I have a signal position indicator vector consisting out of -1s and 1s. In addition, I have volume data which I want to sum based on the value of Signal. The basic data table looks like this:
df <- cbind(Signal, Volume)
head(df, 20)
Signal Volume
2016-01-04 NA 37912403
2016-01-05 -1 23258238
2016-01-06 -1 25096183
2016-01-07 -1 45172906
2016-01-08 -1 35402298
2016-01-11 -1 29932385
2016-01-12 -1 28395390
2016-01-13 -1 33410553
2016-01-14 -1 48658623
2016-01-15 1 46132781
2016-01-19 1 30998256
2016-01-20 -1 59051429
2016-01-21 1 30518939
2016-01-22 1 30495387
2016-01-25 1 32482015
2016-01-26 -1 26877080
2016-01-27 -1 58699359
2016-01-28 1 107475327
2016-01-29 1 62739548
2016-02-01 1 46132726
What I would like to achieve is (without using a for loop) is to produce a vector of cum Volume, which would be reset every time the Signal changes. In addition, the values of volume should be multiplied by the value of the Signal, i.e. when Signal is -1 it should add -Volume to the current cum Volume. Based on a similar questions on SO I have tried
ave(df$a, cumsum(c(F, diff(sign(diff(df$a))) != 0)*df$Volume), FUN=seq_along)

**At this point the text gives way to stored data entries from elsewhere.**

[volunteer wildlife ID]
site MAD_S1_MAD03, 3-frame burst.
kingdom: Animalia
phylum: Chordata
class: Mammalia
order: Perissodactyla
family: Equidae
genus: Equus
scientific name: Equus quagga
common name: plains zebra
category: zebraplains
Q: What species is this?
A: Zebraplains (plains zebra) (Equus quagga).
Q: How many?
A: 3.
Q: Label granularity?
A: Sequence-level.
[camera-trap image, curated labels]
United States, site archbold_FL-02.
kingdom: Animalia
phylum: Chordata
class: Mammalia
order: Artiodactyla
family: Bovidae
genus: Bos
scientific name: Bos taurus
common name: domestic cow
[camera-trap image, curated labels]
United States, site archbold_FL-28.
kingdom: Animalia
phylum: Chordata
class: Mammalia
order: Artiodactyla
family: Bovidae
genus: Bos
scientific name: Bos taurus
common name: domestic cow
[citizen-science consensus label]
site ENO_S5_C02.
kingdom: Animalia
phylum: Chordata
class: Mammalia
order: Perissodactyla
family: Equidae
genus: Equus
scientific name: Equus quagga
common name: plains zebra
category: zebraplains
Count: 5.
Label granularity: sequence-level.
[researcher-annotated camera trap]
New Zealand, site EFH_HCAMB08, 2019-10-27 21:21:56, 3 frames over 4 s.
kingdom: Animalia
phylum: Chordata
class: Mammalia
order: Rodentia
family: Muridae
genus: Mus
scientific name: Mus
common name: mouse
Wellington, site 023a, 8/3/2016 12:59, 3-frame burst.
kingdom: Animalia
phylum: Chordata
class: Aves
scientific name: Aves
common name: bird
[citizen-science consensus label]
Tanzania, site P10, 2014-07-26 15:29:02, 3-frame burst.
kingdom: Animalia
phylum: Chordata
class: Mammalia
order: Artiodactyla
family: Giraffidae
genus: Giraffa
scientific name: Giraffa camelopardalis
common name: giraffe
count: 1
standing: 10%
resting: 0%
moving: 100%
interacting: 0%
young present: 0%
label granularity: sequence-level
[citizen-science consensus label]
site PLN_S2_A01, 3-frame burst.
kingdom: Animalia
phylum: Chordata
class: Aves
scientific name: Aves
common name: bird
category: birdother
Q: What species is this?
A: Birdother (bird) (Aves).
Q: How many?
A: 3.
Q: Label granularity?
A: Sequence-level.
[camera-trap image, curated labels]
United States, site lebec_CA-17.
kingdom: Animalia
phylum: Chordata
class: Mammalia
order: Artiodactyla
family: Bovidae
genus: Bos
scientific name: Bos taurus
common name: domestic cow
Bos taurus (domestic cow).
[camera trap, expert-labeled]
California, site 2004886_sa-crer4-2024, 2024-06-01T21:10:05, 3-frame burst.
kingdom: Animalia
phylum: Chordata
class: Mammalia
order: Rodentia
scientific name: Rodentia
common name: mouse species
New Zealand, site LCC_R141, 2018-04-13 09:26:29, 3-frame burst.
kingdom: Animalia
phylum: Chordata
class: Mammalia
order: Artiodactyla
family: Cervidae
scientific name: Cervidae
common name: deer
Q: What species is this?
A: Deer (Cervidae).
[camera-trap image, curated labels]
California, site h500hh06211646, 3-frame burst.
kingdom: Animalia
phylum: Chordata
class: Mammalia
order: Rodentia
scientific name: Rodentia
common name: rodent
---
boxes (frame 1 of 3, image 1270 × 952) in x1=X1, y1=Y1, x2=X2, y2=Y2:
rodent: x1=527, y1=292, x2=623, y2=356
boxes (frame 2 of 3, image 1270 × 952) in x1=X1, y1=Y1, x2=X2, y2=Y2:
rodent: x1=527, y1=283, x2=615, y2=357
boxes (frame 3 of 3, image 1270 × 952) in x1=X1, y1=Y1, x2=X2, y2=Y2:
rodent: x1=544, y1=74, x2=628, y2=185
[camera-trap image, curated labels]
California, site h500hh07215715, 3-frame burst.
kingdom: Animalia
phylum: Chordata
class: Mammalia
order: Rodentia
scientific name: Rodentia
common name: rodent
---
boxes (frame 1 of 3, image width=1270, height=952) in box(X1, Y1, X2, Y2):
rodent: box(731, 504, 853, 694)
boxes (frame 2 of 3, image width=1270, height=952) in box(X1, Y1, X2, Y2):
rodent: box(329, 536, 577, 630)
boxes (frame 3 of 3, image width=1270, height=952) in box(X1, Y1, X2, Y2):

which produces the right grouping of Signal, but the Volume is not included for some reason. Without the reset the solution is fairly straightforward (posted on SO)
require(data.table)
DT <- data.table(dt)
DT[, Cum.Sum := cumsum(Volume), by=Signal]
Does anyone know a dplyr or data.table kind of solution for both resetting and conditioning a cum sum? Thanks.